Entries:
-------

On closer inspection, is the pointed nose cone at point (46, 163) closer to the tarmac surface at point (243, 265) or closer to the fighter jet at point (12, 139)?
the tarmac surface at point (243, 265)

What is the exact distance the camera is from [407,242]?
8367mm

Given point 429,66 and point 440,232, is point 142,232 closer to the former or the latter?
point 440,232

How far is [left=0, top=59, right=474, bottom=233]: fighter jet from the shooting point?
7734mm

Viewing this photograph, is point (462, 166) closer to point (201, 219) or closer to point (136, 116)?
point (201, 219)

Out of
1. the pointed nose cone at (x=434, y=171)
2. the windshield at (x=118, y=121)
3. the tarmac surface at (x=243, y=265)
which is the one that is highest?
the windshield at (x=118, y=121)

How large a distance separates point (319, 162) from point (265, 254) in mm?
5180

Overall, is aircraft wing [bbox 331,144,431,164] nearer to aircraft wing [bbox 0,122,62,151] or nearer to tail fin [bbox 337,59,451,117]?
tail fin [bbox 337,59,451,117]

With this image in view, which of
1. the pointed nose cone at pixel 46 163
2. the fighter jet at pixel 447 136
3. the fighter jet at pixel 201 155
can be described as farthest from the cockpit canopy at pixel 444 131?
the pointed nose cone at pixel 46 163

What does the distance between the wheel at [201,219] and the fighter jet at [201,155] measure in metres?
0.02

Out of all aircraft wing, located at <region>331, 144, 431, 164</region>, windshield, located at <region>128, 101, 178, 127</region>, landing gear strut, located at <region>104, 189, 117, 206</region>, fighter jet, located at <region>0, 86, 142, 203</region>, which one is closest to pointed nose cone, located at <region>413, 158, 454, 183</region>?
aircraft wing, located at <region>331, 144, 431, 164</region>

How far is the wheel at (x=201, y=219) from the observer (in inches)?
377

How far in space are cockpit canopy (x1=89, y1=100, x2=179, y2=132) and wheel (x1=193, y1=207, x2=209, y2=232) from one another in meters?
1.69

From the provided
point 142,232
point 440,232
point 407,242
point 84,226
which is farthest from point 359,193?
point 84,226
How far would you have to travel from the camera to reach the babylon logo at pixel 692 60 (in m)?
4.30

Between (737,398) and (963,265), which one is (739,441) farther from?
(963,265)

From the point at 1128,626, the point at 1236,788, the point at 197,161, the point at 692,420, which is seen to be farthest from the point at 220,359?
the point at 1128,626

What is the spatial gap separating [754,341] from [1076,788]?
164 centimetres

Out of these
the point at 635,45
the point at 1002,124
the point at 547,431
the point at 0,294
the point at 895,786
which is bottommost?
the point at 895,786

-------

Set exercise: Copy all of the entries above word for word, keeping every line in its original order.

Result of this task:
On closer inspection, is the pointed nose cone at point (46, 163) closer to the tarmac surface at point (243, 265) or closer to the fighter jet at point (12, 139)?
the tarmac surface at point (243, 265)

What is the exact distance the camera is from [407,242]?
8367mm

Given point 429,66 and point 440,232, is point 142,232 closer to the former or the latter?
point 440,232

How far is [left=0, top=59, right=474, bottom=233]: fighter jet from the shooting point?
7734mm

Viewing this photograph, is point (462, 166) closer to point (201, 219) or closer to point (136, 116)?
point (201, 219)

Out of
1. the pointed nose cone at (x=434, y=171)
2. the windshield at (x=118, y=121)
3. the tarmac surface at (x=243, y=265)
which is the one that is highest?
the windshield at (x=118, y=121)

How large a distance separates point (319, 162) from point (265, 254) in mm?
5180

Overall, is aircraft wing [bbox 331,144,431,164] nearer to aircraft wing [bbox 0,122,62,151] or nearer to tail fin [bbox 337,59,451,117]?
tail fin [bbox 337,59,451,117]

With this image in view, which of
1. the pointed nose cone at pixel 46 163
2. the fighter jet at pixel 447 136
3. the fighter jet at pixel 201 155
can be described as farthest from the cockpit canopy at pixel 444 131?
the pointed nose cone at pixel 46 163

What does the distance between the wheel at [201,219] and the fighter jet at [201,155] measure in metres?
0.02

Out of all aircraft wing, located at <region>331, 144, 431, 164</region>, windshield, located at <region>128, 101, 178, 127</region>, landing gear strut, located at <region>104, 189, 117, 206</region>, fighter jet, located at <region>0, 86, 142, 203</region>, which one is closest to pointed nose cone, located at <region>413, 158, 454, 183</region>?
aircraft wing, located at <region>331, 144, 431, 164</region>

How far is the wheel at (x=201, y=219) from the observer (in inches)?
377

How far in space are cockpit canopy (x1=89, y1=100, x2=179, y2=132) and wheel (x1=193, y1=207, x2=209, y2=232) from one another in meters?
1.69

From the provided
point 142,232
point 440,232
point 407,242
point 84,226
which is farthest from point 359,193?
point 84,226
How far would you have to travel from the camera to reach the babylon logo at pixel 692 60 (in m)?
4.30

Between (737,398) and (963,265), which one is (739,441) farther from?
(963,265)

From the point at 1128,626, the point at 1236,788, the point at 197,161, the point at 692,420, which is seen to be farthest from the point at 220,359?
the point at 1128,626

What is the spatial gap separating [754,341] from [1076,788]?
164 centimetres

Out of these
the point at 635,45
the point at 1002,124
the point at 547,431
the point at 0,294
the point at 895,786
which is bottommost?
the point at 895,786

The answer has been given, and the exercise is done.